→ LIST OF TASKS
- 1) From the article about Leith, North Dakota, repeat the passage from "This weekend, state" up to and including "join his settlement.".
- 2) Reproduce the records from their first line up to and including the line with "<instances>", omitting the pictures.

→ TEXT EXTRACT
⁂
North Dakota town pushes back against white supremacist takeover try

A small town in North Dakota has reportedly formed a legal defense fund to stop a longtime white supremacist from taking over the town-- population 24-- and turning it into an all-white enclave.

"We need people from across the state to come alongside of us and show support that they don’t believe in what this guy is doing," Lee Cook, a Leith City Council member told The Bismarck Tribune. "There are a lot of people who could speak up. It’s not tricky. Silence, to me, means that whatever he’s doing is OK."

Cook was talking about Craig Cobb, a 61 year old, self-described white supremacist, who moved into a house in Leith in Grant County. The county has a 97 percent white population.


The Southern Poverty Law Center says Cobb has been on something of a real estate shopping spree, buying more than a dozen lots in the town for a few hundred dollars each.

The report says Cobb announced his plans last year on Vanguard News Network, which was described as a white supremacist online forum.

Cobb, who is wanted in Canada for willfully promoting hatred, even made a sales pitch to the like-minded. He praised the area's good paying jobs and the selection of satellite TV providers.

Some white supremacists have already been buying up property from Cobb.

This weekend, state residents have planned a "peaceful show of solidarity" with the town.

"We cannot accept this racist hatred they are bringing here. Leith is in a crisis and is crying out for help," Jeremy Kelly, a resident of Bismarck told The Tribune.

Cobb spends his days in his ramshackle two-story home with no running water, posting online comments advocating for white supremacists to join his settlement.

"I only need 17 people," he said with a chuckle. "You have to have a majority to win an election. If we get 22 we've got a landslide."

Cobb's neighbors across a back alley are Sherrill Harper, who is white, and her husband Bobby, who is black. Bobby Harper, a 52-year-old welder, said he has spoken to Cobb only once, and that Cobb's plans don't bother him much.

"The most extreme thing you can do is hate another man because of the color of his skin, (but) I don't think we should get too excited," he said. "I believe right will prevail."

Ryan Lenz, a writer with the Alabama-based nonprofit law center, said his organization has long tracked Cobb, who is wanted in Canada for willfully promoting hatred in Vancouver in 2010 via a blog.
⁂
Saved data entries

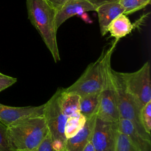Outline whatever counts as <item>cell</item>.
I'll return each instance as SVG.
<instances>
[{"label": "cell", "mask_w": 151, "mask_h": 151, "mask_svg": "<svg viewBox=\"0 0 151 151\" xmlns=\"http://www.w3.org/2000/svg\"><path fill=\"white\" fill-rule=\"evenodd\" d=\"M118 131L126 135L139 151H151V140L144 138L130 120L120 119Z\"/></svg>", "instance_id": "cell-12"}, {"label": "cell", "mask_w": 151, "mask_h": 151, "mask_svg": "<svg viewBox=\"0 0 151 151\" xmlns=\"http://www.w3.org/2000/svg\"><path fill=\"white\" fill-rule=\"evenodd\" d=\"M32 151H57L53 146L52 141L49 132L40 145Z\"/></svg>", "instance_id": "cell-22"}, {"label": "cell", "mask_w": 151, "mask_h": 151, "mask_svg": "<svg viewBox=\"0 0 151 151\" xmlns=\"http://www.w3.org/2000/svg\"><path fill=\"white\" fill-rule=\"evenodd\" d=\"M25 151H28V150H25Z\"/></svg>", "instance_id": "cell-28"}, {"label": "cell", "mask_w": 151, "mask_h": 151, "mask_svg": "<svg viewBox=\"0 0 151 151\" xmlns=\"http://www.w3.org/2000/svg\"><path fill=\"white\" fill-rule=\"evenodd\" d=\"M105 50H103L99 58L90 63L83 73L72 85L64 91L73 93L80 97L100 93L103 81V65Z\"/></svg>", "instance_id": "cell-7"}, {"label": "cell", "mask_w": 151, "mask_h": 151, "mask_svg": "<svg viewBox=\"0 0 151 151\" xmlns=\"http://www.w3.org/2000/svg\"><path fill=\"white\" fill-rule=\"evenodd\" d=\"M93 5H94L96 8L106 3H111V2H119L120 0H88Z\"/></svg>", "instance_id": "cell-25"}, {"label": "cell", "mask_w": 151, "mask_h": 151, "mask_svg": "<svg viewBox=\"0 0 151 151\" xmlns=\"http://www.w3.org/2000/svg\"><path fill=\"white\" fill-rule=\"evenodd\" d=\"M56 11L59 10L65 3L71 0H45Z\"/></svg>", "instance_id": "cell-24"}, {"label": "cell", "mask_w": 151, "mask_h": 151, "mask_svg": "<svg viewBox=\"0 0 151 151\" xmlns=\"http://www.w3.org/2000/svg\"><path fill=\"white\" fill-rule=\"evenodd\" d=\"M118 122L104 120L96 116L91 138L96 151H116Z\"/></svg>", "instance_id": "cell-8"}, {"label": "cell", "mask_w": 151, "mask_h": 151, "mask_svg": "<svg viewBox=\"0 0 151 151\" xmlns=\"http://www.w3.org/2000/svg\"><path fill=\"white\" fill-rule=\"evenodd\" d=\"M96 115L86 120L83 127L74 136L67 139L65 151H82L91 140Z\"/></svg>", "instance_id": "cell-11"}, {"label": "cell", "mask_w": 151, "mask_h": 151, "mask_svg": "<svg viewBox=\"0 0 151 151\" xmlns=\"http://www.w3.org/2000/svg\"><path fill=\"white\" fill-rule=\"evenodd\" d=\"M86 120V117L80 112L68 117L64 130L66 139H67L76 134L83 127Z\"/></svg>", "instance_id": "cell-17"}, {"label": "cell", "mask_w": 151, "mask_h": 151, "mask_svg": "<svg viewBox=\"0 0 151 151\" xmlns=\"http://www.w3.org/2000/svg\"><path fill=\"white\" fill-rule=\"evenodd\" d=\"M7 126L0 122V151H12L7 138Z\"/></svg>", "instance_id": "cell-21"}, {"label": "cell", "mask_w": 151, "mask_h": 151, "mask_svg": "<svg viewBox=\"0 0 151 151\" xmlns=\"http://www.w3.org/2000/svg\"><path fill=\"white\" fill-rule=\"evenodd\" d=\"M80 96L73 93L66 92L62 88L60 96V104L63 114L69 117L79 112Z\"/></svg>", "instance_id": "cell-15"}, {"label": "cell", "mask_w": 151, "mask_h": 151, "mask_svg": "<svg viewBox=\"0 0 151 151\" xmlns=\"http://www.w3.org/2000/svg\"><path fill=\"white\" fill-rule=\"evenodd\" d=\"M133 27V24L131 23L127 17L121 14L111 22L107 28V32H109L111 37L119 40L130 34Z\"/></svg>", "instance_id": "cell-14"}, {"label": "cell", "mask_w": 151, "mask_h": 151, "mask_svg": "<svg viewBox=\"0 0 151 151\" xmlns=\"http://www.w3.org/2000/svg\"><path fill=\"white\" fill-rule=\"evenodd\" d=\"M111 73L115 87L119 118L130 120L144 138L150 140V135L145 132L141 122L140 111L142 108L134 98L125 89L117 71L111 70Z\"/></svg>", "instance_id": "cell-5"}, {"label": "cell", "mask_w": 151, "mask_h": 151, "mask_svg": "<svg viewBox=\"0 0 151 151\" xmlns=\"http://www.w3.org/2000/svg\"><path fill=\"white\" fill-rule=\"evenodd\" d=\"M17 81V79L0 73V91L7 88Z\"/></svg>", "instance_id": "cell-23"}, {"label": "cell", "mask_w": 151, "mask_h": 151, "mask_svg": "<svg viewBox=\"0 0 151 151\" xmlns=\"http://www.w3.org/2000/svg\"><path fill=\"white\" fill-rule=\"evenodd\" d=\"M60 151H65V150H60Z\"/></svg>", "instance_id": "cell-27"}, {"label": "cell", "mask_w": 151, "mask_h": 151, "mask_svg": "<svg viewBox=\"0 0 151 151\" xmlns=\"http://www.w3.org/2000/svg\"><path fill=\"white\" fill-rule=\"evenodd\" d=\"M28 17L41 35L55 63L60 61L55 25L56 10L45 0H26Z\"/></svg>", "instance_id": "cell-1"}, {"label": "cell", "mask_w": 151, "mask_h": 151, "mask_svg": "<svg viewBox=\"0 0 151 151\" xmlns=\"http://www.w3.org/2000/svg\"><path fill=\"white\" fill-rule=\"evenodd\" d=\"M7 138L12 151H32L48 133L43 116L29 117L7 127Z\"/></svg>", "instance_id": "cell-2"}, {"label": "cell", "mask_w": 151, "mask_h": 151, "mask_svg": "<svg viewBox=\"0 0 151 151\" xmlns=\"http://www.w3.org/2000/svg\"><path fill=\"white\" fill-rule=\"evenodd\" d=\"M150 2L151 0H120L119 4L124 9L123 14L127 15L144 8Z\"/></svg>", "instance_id": "cell-18"}, {"label": "cell", "mask_w": 151, "mask_h": 151, "mask_svg": "<svg viewBox=\"0 0 151 151\" xmlns=\"http://www.w3.org/2000/svg\"><path fill=\"white\" fill-rule=\"evenodd\" d=\"M119 40H116L106 51L103 65V81L100 93V104L96 116L102 120L118 122L119 114L117 107L114 84L110 64L111 56Z\"/></svg>", "instance_id": "cell-3"}, {"label": "cell", "mask_w": 151, "mask_h": 151, "mask_svg": "<svg viewBox=\"0 0 151 151\" xmlns=\"http://www.w3.org/2000/svg\"><path fill=\"white\" fill-rule=\"evenodd\" d=\"M96 11V8L88 0H71L65 3L56 12L55 25L57 29L69 18L81 15L87 11Z\"/></svg>", "instance_id": "cell-10"}, {"label": "cell", "mask_w": 151, "mask_h": 151, "mask_svg": "<svg viewBox=\"0 0 151 151\" xmlns=\"http://www.w3.org/2000/svg\"><path fill=\"white\" fill-rule=\"evenodd\" d=\"M116 151H139L124 134L118 131Z\"/></svg>", "instance_id": "cell-20"}, {"label": "cell", "mask_w": 151, "mask_h": 151, "mask_svg": "<svg viewBox=\"0 0 151 151\" xmlns=\"http://www.w3.org/2000/svg\"><path fill=\"white\" fill-rule=\"evenodd\" d=\"M150 63H145L137 71L133 73L117 72L125 89L136 100L141 108L151 101Z\"/></svg>", "instance_id": "cell-6"}, {"label": "cell", "mask_w": 151, "mask_h": 151, "mask_svg": "<svg viewBox=\"0 0 151 151\" xmlns=\"http://www.w3.org/2000/svg\"><path fill=\"white\" fill-rule=\"evenodd\" d=\"M140 120L145 132L150 135L151 131V101L141 109Z\"/></svg>", "instance_id": "cell-19"}, {"label": "cell", "mask_w": 151, "mask_h": 151, "mask_svg": "<svg viewBox=\"0 0 151 151\" xmlns=\"http://www.w3.org/2000/svg\"><path fill=\"white\" fill-rule=\"evenodd\" d=\"M98 14L99 23L101 35L107 33V28L111 22L121 14L124 9L119 2L106 3L99 6L96 11Z\"/></svg>", "instance_id": "cell-13"}, {"label": "cell", "mask_w": 151, "mask_h": 151, "mask_svg": "<svg viewBox=\"0 0 151 151\" xmlns=\"http://www.w3.org/2000/svg\"><path fill=\"white\" fill-rule=\"evenodd\" d=\"M61 90L62 88H58L50 99L44 104L43 114L53 146L57 151L65 149L67 140L64 130L67 117L63 114L60 104Z\"/></svg>", "instance_id": "cell-4"}, {"label": "cell", "mask_w": 151, "mask_h": 151, "mask_svg": "<svg viewBox=\"0 0 151 151\" xmlns=\"http://www.w3.org/2000/svg\"><path fill=\"white\" fill-rule=\"evenodd\" d=\"M82 151H96L91 140L87 144Z\"/></svg>", "instance_id": "cell-26"}, {"label": "cell", "mask_w": 151, "mask_h": 151, "mask_svg": "<svg viewBox=\"0 0 151 151\" xmlns=\"http://www.w3.org/2000/svg\"><path fill=\"white\" fill-rule=\"evenodd\" d=\"M44 104L39 106L12 107L0 103V122L11 126L24 119L43 116Z\"/></svg>", "instance_id": "cell-9"}, {"label": "cell", "mask_w": 151, "mask_h": 151, "mask_svg": "<svg viewBox=\"0 0 151 151\" xmlns=\"http://www.w3.org/2000/svg\"><path fill=\"white\" fill-rule=\"evenodd\" d=\"M100 104V93L80 97L79 112L86 119L97 115Z\"/></svg>", "instance_id": "cell-16"}]
</instances>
⁂
→ THE REPLIES
- 1)
This weekend, state residents have planned a "peaceful show of solidarity" with the town.

"We cannot accept this racist hatred they are bringing here. Leith is in a crisis and is crying out for help," Jeremy Kelly, a resident of Bismarck told The Tribune.

Cobb spends his days in his ramshackle two-story home with no running water, posting online comments advocating for white supremacists to join his settlement.

- 2)
Outline whatever counts as <item>cell</item>.
I'll return each instance as SVG.
<instances>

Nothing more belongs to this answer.